We see this in Romans 6:6-7 where we are told: 'We know that our old self was crucified with him that the sinful body might be destroyed and we might no longer be enslaved to sin. For he who has died is freed from sin.'
The cross is an act of God's judgement in that on the cross the penalty for sin, namely death (Genesis 3:3, Romans 6:23), is carried out on us as sinners. Our sinful existence has no right to exist before God and is therefore brought to an end.
It is at the same time an act of love since the purpose of this judgement is to destroy our enslavement to sin in order that we might become free to be the people God intended us to be. This purpose finds its fulfilment in Christ's resurrection which is an act of divine re-creation in which a new way of being human is opened up in which we are not only dead to sin but alive to God.
That is why Paul declares in 2 Corinthians 5:17: 'If anyone is in Christ, he is a new creation; the old has passed away, behold the new has come,' and why he writes in Romans 6:10-11, 'The death he died he died to sin once and for all, but the life he lives he lives to God. So you must also consider yourselves dead to sin and alive to God in Christ Jesus.'
That is why Christ declares in John 11:25-26: 'I am the resurrection and the life; he who believes in me, though he die, yet shall he live, and whoever lives and believes in me shall never die.'
The cross and resurrection therefore go together. They are a twofold act of divine love enacted in Christ in which, to quote John Stott, 'We have died and risen with him, so that our old life of sin, guilt and shame has been terminated and an entirely new life of holiness, forgiveness and freedom has begun.'
However, this new life which is the fruit of God's immeasurable love for us is not a life in which we can simply live as we want to live. Rather it is a life in which we are given the freedom to live as God made us to live and the biblical witness is clear that this means either living a life of complete sexual fidelity in the context of a lifelong marriage between one man and one woman or living a life of complete sexual abstinence (Genesis 2:18-25, Matthew 19: 3-12).
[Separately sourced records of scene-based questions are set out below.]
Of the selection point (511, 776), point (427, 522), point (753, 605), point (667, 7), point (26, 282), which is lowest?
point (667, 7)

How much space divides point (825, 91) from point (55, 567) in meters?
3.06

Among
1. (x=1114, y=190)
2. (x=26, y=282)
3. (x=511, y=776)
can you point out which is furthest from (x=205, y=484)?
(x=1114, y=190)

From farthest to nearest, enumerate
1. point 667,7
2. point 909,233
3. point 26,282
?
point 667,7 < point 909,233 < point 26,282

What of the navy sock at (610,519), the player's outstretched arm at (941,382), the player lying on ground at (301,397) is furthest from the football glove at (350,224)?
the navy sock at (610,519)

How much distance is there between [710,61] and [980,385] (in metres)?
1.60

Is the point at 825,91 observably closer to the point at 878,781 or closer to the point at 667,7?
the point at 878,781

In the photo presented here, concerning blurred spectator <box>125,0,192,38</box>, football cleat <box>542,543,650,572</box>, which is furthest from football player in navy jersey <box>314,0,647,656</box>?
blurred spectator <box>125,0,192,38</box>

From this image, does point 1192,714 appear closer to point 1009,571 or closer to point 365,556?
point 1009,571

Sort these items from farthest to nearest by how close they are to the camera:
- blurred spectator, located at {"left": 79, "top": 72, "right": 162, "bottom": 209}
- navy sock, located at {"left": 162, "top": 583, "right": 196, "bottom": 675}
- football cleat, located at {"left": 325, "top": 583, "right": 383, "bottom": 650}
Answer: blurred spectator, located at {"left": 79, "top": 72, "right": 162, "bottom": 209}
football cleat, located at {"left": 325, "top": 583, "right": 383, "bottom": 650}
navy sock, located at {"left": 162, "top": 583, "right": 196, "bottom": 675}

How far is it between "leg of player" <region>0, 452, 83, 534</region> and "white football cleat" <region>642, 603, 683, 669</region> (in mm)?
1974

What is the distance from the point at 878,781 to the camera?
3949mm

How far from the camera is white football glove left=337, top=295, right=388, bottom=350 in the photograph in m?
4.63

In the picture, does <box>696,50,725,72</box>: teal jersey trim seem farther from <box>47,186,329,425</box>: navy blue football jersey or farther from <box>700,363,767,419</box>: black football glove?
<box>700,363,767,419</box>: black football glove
Living in any other way means rejecting God's love for us and carries with it the danger of this rejection becoming permanent with the consequence that we are cut off from God for ever (1 Corinthians 6:9-11).
What all this means is that the statement issued at the Lambeth Conference is not only theologically misleading but also spiritually dangerous and as such unloving, since if acted on it would mean the Church encouraging people to reject what God has done for them and risk the possibility of damnation by so doing.
Martin Davie is a lay Anglican theologian and Associate Tutor in Doctrine at Wycliffe Hall, Oxford.